▸ Task: Reproduce the entries from the line containing "How far from" through the end of the entries, replacing "nearer" with "closer" and leaving all else unchanged.

^^^^

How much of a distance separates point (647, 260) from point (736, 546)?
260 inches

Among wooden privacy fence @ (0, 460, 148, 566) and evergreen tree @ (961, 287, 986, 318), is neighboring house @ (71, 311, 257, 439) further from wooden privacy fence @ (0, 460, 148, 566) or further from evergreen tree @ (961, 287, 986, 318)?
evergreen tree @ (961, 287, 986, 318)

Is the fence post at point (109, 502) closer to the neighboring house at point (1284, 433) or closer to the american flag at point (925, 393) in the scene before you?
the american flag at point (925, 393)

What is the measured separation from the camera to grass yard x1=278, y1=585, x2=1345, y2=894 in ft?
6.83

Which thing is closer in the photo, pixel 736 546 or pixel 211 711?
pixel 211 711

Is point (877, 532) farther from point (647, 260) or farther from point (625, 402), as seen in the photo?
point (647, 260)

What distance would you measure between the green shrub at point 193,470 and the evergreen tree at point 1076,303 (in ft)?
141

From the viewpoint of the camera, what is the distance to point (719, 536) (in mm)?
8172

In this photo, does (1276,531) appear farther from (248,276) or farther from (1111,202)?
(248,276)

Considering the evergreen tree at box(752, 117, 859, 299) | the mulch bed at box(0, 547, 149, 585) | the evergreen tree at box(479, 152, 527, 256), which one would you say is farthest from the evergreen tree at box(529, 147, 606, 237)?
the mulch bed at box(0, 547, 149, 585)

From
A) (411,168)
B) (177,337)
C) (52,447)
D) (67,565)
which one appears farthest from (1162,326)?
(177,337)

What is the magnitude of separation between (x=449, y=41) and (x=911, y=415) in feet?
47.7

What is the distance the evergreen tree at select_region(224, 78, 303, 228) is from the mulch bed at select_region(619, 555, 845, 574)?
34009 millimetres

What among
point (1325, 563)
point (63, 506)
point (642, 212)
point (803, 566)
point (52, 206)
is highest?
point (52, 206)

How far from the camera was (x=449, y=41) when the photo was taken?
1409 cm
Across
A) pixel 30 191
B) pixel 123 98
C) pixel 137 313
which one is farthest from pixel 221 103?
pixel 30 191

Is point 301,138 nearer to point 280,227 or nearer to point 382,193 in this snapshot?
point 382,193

^^^^

▸ Exercise result:
How far from the camera was (x=449, y=41) when the photo was taken?
1409 cm
Across
A) pixel 30 191
B) pixel 123 98
C) pixel 137 313
which one is farthest from pixel 221 103?
pixel 30 191

Is point 301,138 closer to point 280,227 or closer to point 382,193 in this snapshot?
point 382,193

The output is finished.